— start of Extracted information —
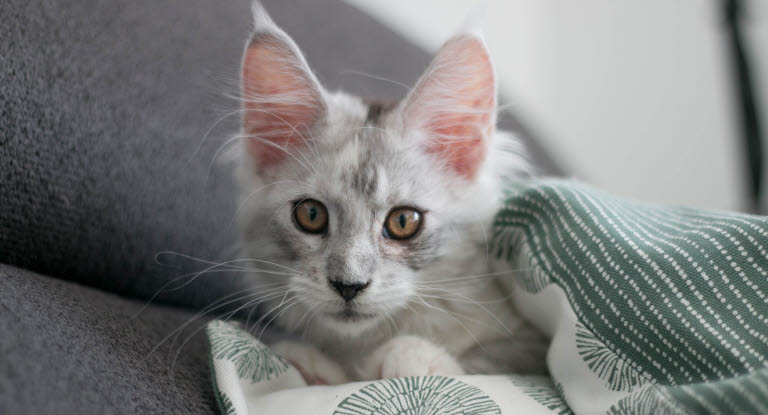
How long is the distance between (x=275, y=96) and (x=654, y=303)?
2.33ft

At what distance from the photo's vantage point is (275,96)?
3.36ft

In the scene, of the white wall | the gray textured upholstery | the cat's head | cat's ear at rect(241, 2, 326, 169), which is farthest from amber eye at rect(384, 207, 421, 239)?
the white wall

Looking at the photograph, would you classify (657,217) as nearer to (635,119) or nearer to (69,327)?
(69,327)

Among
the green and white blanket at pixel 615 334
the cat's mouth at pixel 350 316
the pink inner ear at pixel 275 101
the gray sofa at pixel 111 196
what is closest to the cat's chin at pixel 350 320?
the cat's mouth at pixel 350 316

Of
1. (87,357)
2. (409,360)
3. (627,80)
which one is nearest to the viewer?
(87,357)

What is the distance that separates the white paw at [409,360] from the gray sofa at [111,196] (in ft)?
0.83

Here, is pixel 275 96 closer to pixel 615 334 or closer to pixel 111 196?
pixel 111 196

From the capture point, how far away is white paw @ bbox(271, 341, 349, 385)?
2.95ft

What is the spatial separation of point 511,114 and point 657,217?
3.47 feet

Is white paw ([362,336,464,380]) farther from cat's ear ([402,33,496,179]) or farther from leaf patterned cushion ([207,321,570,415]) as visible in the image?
cat's ear ([402,33,496,179])

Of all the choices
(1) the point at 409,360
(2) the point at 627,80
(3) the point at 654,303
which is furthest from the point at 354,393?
(2) the point at 627,80

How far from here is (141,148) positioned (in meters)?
1.15

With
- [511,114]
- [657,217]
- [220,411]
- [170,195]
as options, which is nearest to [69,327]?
[220,411]

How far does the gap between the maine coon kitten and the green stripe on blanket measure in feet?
0.45
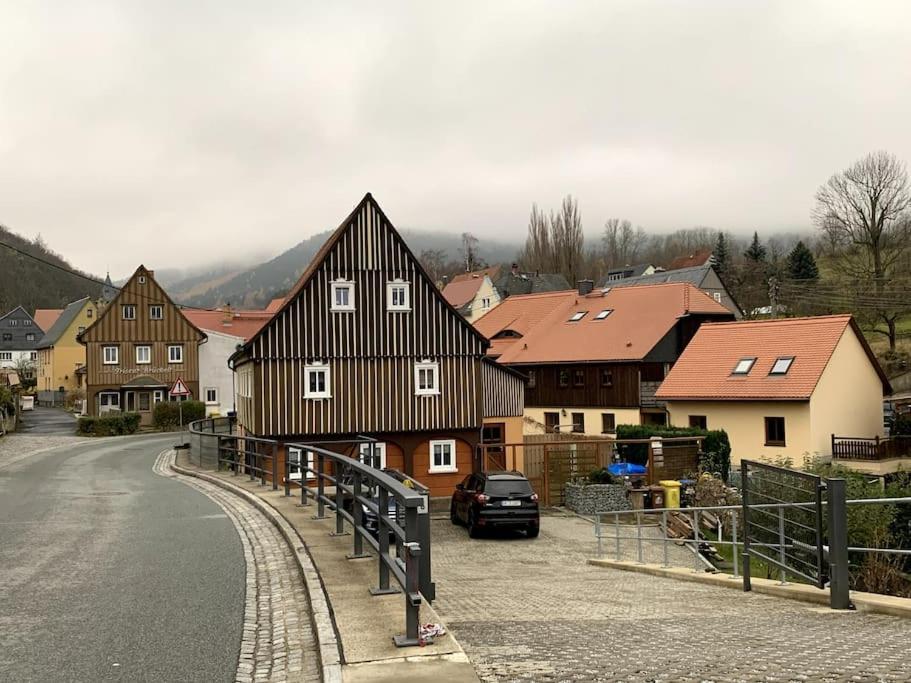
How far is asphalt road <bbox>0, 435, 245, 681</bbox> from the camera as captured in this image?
5.91 m

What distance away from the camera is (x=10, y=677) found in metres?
5.56

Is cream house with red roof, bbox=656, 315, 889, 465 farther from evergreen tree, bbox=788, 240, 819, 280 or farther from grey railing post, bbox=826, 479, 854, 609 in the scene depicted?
evergreen tree, bbox=788, 240, 819, 280

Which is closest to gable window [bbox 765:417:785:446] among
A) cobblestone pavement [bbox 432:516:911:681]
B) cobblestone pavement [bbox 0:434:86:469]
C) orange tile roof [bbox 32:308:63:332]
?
cobblestone pavement [bbox 432:516:911:681]

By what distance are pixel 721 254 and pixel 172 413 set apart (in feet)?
263

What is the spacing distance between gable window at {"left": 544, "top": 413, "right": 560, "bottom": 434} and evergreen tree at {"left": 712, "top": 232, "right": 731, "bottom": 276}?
60.9 meters

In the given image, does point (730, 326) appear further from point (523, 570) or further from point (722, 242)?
point (722, 242)

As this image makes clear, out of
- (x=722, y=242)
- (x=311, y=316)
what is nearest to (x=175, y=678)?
(x=311, y=316)

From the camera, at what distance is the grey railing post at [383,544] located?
23.1 ft

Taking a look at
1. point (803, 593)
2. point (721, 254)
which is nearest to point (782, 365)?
point (803, 593)

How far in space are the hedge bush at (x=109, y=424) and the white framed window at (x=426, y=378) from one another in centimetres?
2438

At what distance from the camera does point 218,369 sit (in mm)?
57188

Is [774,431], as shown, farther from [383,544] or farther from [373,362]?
[383,544]

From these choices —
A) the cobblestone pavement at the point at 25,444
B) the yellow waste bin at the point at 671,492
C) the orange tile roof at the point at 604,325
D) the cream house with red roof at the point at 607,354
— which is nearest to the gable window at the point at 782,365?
the cream house with red roof at the point at 607,354

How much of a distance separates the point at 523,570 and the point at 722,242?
104248 millimetres
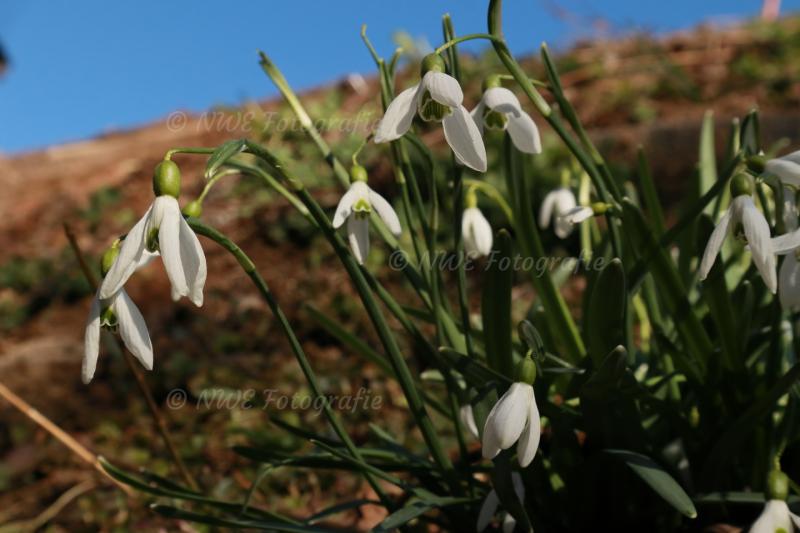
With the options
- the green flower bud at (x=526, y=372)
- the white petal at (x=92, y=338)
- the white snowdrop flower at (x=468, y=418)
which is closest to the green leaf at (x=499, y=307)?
the white snowdrop flower at (x=468, y=418)

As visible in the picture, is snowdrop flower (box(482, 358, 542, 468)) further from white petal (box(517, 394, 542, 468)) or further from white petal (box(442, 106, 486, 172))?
white petal (box(442, 106, 486, 172))

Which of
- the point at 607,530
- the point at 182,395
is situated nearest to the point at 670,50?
the point at 182,395

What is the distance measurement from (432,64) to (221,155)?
31 centimetres

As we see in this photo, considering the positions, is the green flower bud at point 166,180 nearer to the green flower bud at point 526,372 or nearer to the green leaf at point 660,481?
the green flower bud at point 526,372

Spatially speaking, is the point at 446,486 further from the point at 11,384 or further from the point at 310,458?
the point at 11,384

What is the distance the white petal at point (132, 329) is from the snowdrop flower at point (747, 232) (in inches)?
27.4

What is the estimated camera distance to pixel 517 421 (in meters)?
1.04

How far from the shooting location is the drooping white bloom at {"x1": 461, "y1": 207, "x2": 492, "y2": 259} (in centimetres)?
163

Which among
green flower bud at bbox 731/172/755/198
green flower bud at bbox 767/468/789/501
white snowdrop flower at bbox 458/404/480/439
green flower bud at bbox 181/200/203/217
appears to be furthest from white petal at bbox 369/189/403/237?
green flower bud at bbox 767/468/789/501

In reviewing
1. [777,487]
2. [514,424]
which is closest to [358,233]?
[514,424]

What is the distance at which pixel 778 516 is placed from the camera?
1.17 m

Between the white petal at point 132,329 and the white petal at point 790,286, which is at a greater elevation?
the white petal at point 132,329

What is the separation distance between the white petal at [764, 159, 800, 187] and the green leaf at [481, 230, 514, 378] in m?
0.37

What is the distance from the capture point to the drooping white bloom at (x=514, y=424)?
1.04 m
— end of Extracted information —
# [Exercise brief]
Reproduce verbatim the stretch of the material above that opens with the line containing "From these choices —" and closes with the line containing "31 centimetres", both lines included. Omit the pictures from your copy.

# [Problem solution]
From these choices —
A) the cobblestone pavement at the point at 25,444
B) the yellow waste bin at the point at 671,492
C) the orange tile roof at the point at 604,325
D) the cream house with red roof at the point at 607,354
— which is nearest to the gable window at the point at 782,365?
the cream house with red roof at the point at 607,354

How much of a distance separates the point at 523,570 and the point at 722,242?
104248 millimetres
With the options
- the green flower bud at (x=526, y=372)
- the white petal at (x=92, y=338)
- the white snowdrop flower at (x=468, y=418)
which is closest to the green leaf at (x=499, y=307)?
the white snowdrop flower at (x=468, y=418)

As visible in the picture, is snowdrop flower (box(482, 358, 542, 468)) further from white petal (box(517, 394, 542, 468)) or further from white petal (box(442, 106, 486, 172))?
white petal (box(442, 106, 486, 172))

Which of
- the point at 607,530
- the point at 182,395
is situated nearest to the point at 670,50?
the point at 182,395

What is the distance measurement from (432,64) to (221,155)?
31 centimetres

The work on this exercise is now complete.